Autour d’eux gravitent des personnages secondaires “savoureux” eux aussi.
Du côté blanc, outre des policiers (en nombre) peu sympathiques, presque tous et pour le moins racistes, et des femmes riches odieuses dont certaines renvoient leurs servantes noires pour des peccadilles, un mot, un regard même, une maladresse de trop ; et d’autres, tout aussi blanches de peau, qui nous sont sympathiques, comme la généreuse et excentrique Gloria (malade, âgée et un brin clairvoyante) et la non moins excentrique et généreuse Shirley qui embauche Adela pour travailler chez elle parce que c’est la norme mais fait tout le travail à sa place parce que c’est sa norme !

Du côté noir, Adela remporte la palme de l’empathie.
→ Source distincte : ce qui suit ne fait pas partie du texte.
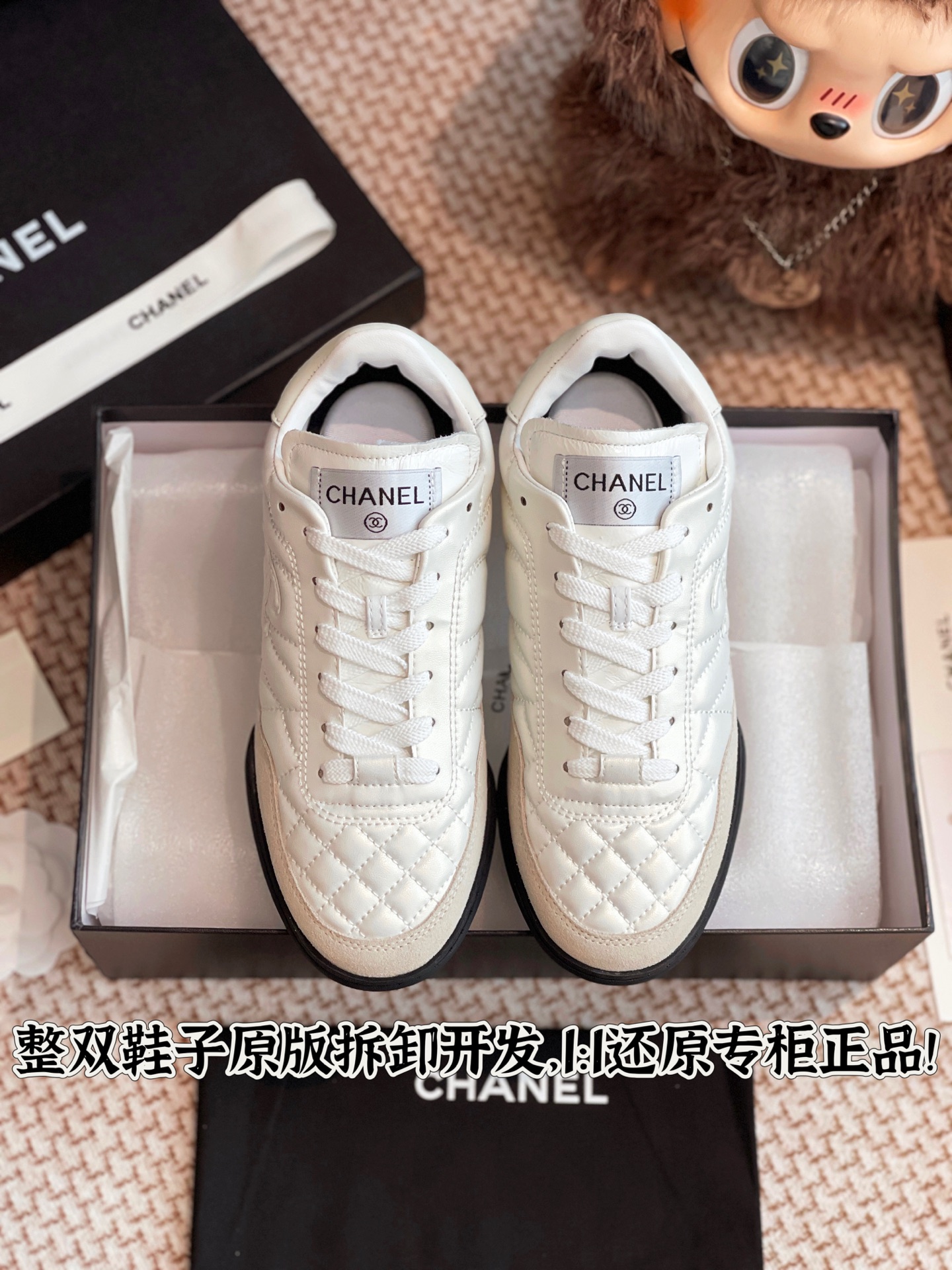 NO:225347,Full details are welcome to compare casually, casual shoes/sports shoes, sneakers19860909细节全对版 欢迎随意对比,休闲鞋/运动鞋,sneakers,Women's Shoes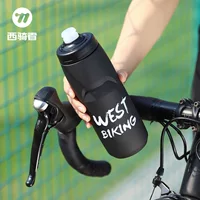WEST BIKING велосипедный чайник горный шоссейный велосипед портативный спортивный герметичный чайник снаряжение для верховой езды
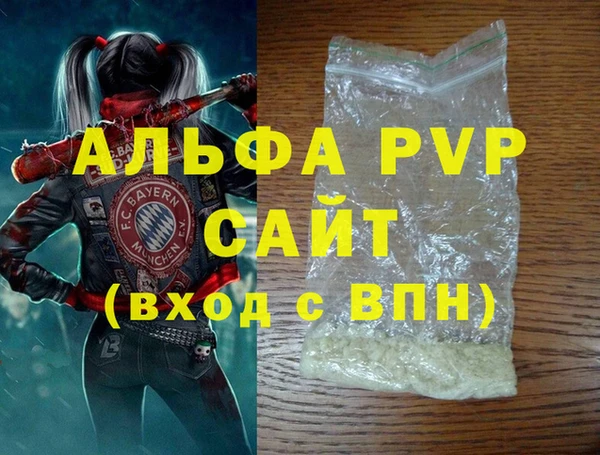 мефедрон мука Балахна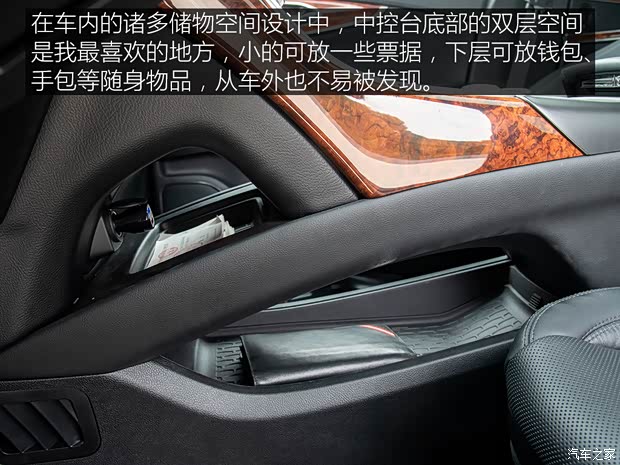 林肯(进口) 航海家(进口) 2019款 2.0T 四驱尊雅版 国VI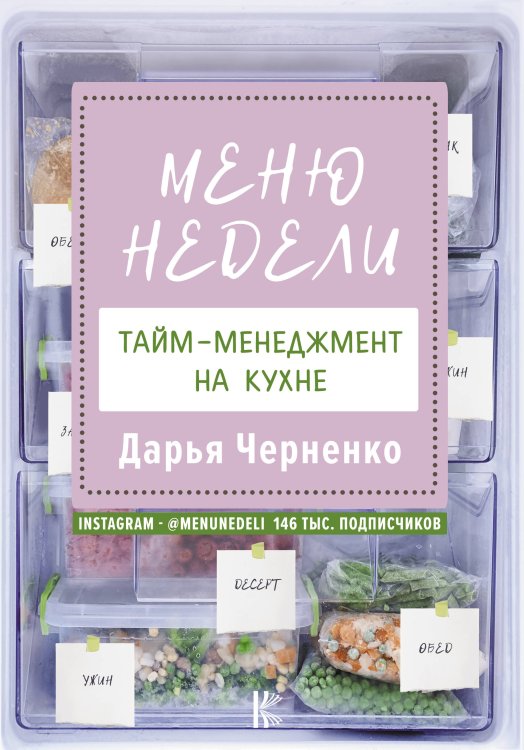 Книга-помощник Меню недели. Тайм-менеджмент на кухне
Droite, travailleuse, drôle, elle est également pleine d’un bon sens subtil et d'une belle sensibilité. Tout en elle force le respect.
Les personnages, hormis les mauvaises personnes, sont liés par des sentiments forts qui couvrent tout le registre affectif : l’amour sous toutes ses formes (conjugal, filial, parental et même envers les animaux) et l’amitié, souvent improbable entre des personnes que rien ne semble pouvoir accorder. 

Pour ce qui est de  l’intrigue, le suspense, maîtrisé à merveille, occupe une grande place avec moultes fausses pistes et rebondissements et une investigation serrée et difficile. La fin, je l’ai dit plus haut, en laissera plus d’un sur le carreau. Porteuse de tristesse et d’espoir, bouleversante même à plus d’un titre, elle m’a fait oublier les petits défauts stylistiques du roman et ses quelques longueurs pour apprécier ce qu’il est réellement : une belle et triste histoire remarquablement bien menée grâce à des personnages attachants.
Addictif pour l’enquête, passionnant pour les personnages et le contexte historique (le titre situe à dessein précisément l’histoire dans l’espace et dans le temps), Alabama 1963 est un roman coup de cœur dont nous tournons les pages à grande vitesse tout en savourant les propos des personnages.